**Action item:** Please repeat, word for word, the part of the article on Mary Jo Buttafuoco starting with "American author (born" and going on through "his drug dealer.".

(Beginning of Text provided)

- Born: Mary Jo Connery May 15, 1955 (age 71) United States
- Occupations: Author, motivational speaker
- Spouses: Joey Buttafuoco ​ ​(m. 1977; div. 2003)​; Stu Tendler ​ ​(m. 2012; died 2018)​;
- Children: 2

= Mary Jo Buttafuoco =

American author (born 1955)

Mary Jo Buttafuoco (/ˈbʌtəfjuːkɔː/; butə-FEW-kaw; née Connery; born May 15, 1955) is an American author and motivational speaker. In 1992, she was shot in the face by Amy Fisher, a 17-year-old girl who was being sexually abused by her husband.

==Early life==
Buttafuoco met her husband Joey while in high school. After graduation, she worked at a bank near Huntington in Suffolk County, New York. After a five year courtship, they married in 1977 and moved to a house in nearby Baldwin, Nassau County. In 1986, after their two children were born, the family moved to a house in Massapequa; the day before the purchase closed on their new house, she learned that Joey – to cover his outstanding cocaine debts – had signed over the deed on the Baldwin house to his drug dealer.

==Shooting==
On May 19, 1992, Buttafuoco was shot in the face by 17-year-old Amy Fisher, who at the time was being sexually abused by Buttafuoco's then husband Joey. Fisher had come to the Buttafuocos' house to confront Buttafuoco about Joey, who had been sexually abusing her since July 1991 after Fisher brought her vehicle to Buttafuoco's auto body shop in Baldwin, Nassau County, New York. Buttafuoco was standing at the door having been working to paint chairs in her backyard. Fisher was posing as her own "little sister" Ann Marie, presenting as proof of what she referred to as an affair, a T-shirt that Joey had given her with the logo of his auto body shop on it. This confrontation escalated when Buttafuoco demanded that Fisher leave. She turned to go into the house and intending to call Joey when Fisher shot her in the face with a .25 caliber semiautomatic pistol. Once Buttafuoco regained consciousness, she identified Fisher as her assailant from the T-shirt Fisher had shown her before the shooting. Buttafuoco was left deafened in one ear and her face partially paralyzed.

(End of Text provided)
(Beginning of Data shown)

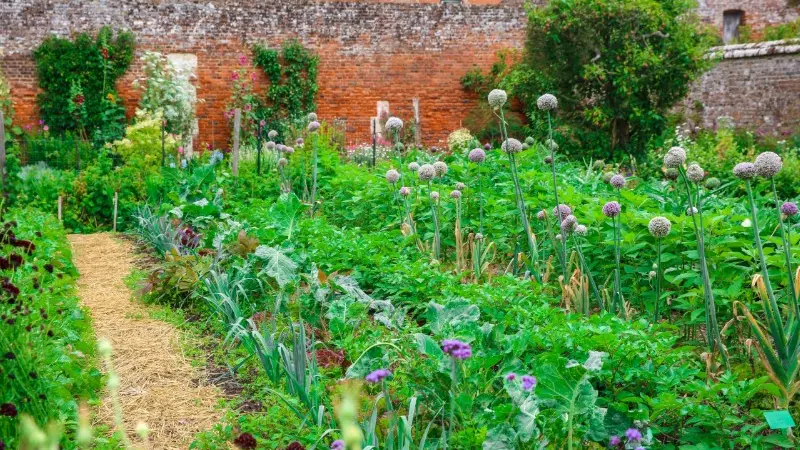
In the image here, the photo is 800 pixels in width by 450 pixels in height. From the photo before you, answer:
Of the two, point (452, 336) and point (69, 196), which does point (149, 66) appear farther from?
point (452, 336)

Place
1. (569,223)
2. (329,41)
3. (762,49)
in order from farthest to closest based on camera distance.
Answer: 1. (329,41)
2. (762,49)
3. (569,223)

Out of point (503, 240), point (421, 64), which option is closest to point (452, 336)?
point (503, 240)

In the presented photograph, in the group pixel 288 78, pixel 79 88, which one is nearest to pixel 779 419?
pixel 79 88

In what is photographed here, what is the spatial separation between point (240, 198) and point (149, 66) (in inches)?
260

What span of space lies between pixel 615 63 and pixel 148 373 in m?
8.41

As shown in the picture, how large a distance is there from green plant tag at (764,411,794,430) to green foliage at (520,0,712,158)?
27.5 feet

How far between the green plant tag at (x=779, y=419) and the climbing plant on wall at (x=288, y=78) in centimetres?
1258

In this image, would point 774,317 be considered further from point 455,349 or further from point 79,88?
point 79,88

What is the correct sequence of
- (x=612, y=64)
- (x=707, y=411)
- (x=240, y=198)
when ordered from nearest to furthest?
(x=707, y=411), (x=240, y=198), (x=612, y=64)

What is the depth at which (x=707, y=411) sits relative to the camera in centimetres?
261

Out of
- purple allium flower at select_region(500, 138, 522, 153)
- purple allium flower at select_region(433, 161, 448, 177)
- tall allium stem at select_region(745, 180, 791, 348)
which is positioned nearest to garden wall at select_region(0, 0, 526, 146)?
purple allium flower at select_region(433, 161, 448, 177)

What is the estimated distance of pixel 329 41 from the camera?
585 inches

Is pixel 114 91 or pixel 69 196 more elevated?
pixel 114 91

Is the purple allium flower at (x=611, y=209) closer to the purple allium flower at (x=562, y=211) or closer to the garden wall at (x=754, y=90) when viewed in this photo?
the purple allium flower at (x=562, y=211)
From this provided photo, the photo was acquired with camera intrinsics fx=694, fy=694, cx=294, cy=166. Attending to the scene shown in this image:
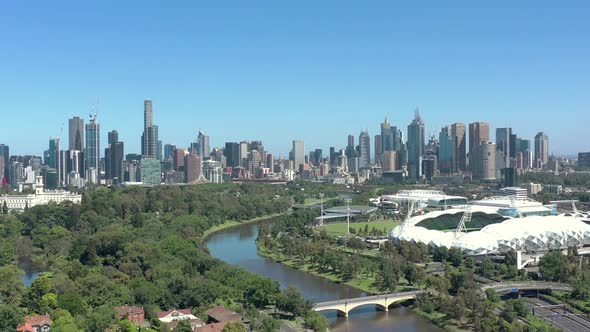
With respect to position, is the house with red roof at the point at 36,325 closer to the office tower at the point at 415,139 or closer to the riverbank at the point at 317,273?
the riverbank at the point at 317,273

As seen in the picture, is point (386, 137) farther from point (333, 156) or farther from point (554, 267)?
point (554, 267)

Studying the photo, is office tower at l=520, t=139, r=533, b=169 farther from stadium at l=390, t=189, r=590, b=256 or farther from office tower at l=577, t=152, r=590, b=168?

(End of Data shown)

**Task output:**
American author (born 1955)

Mary Jo Buttafuoco (/ˈbʌtəfjuːkɔː/; butə-FEW-kaw; née Connery; born May 15, 1955) is an American author and motivational speaker. In 1992, she was shot in the face by Amy Fisher, a 17-year-old girl who was being sexually abused by her husband.

==Early life==
Buttafuoco met her husband Joey while in high school. After graduation, she worked at a bank near Huntington in Suffolk County, New York. After a five year courtship, they married in 1977 and moved to a house in nearby Baldwin, Nassau County. In 1986, after their two children were born, the family moved to a house in Massapequa; the day before the purchase closed on their new house, she learned that Joey – to cover his outstanding cocaine debts – had signed over the deed on the Baldwin house to his drug dealer.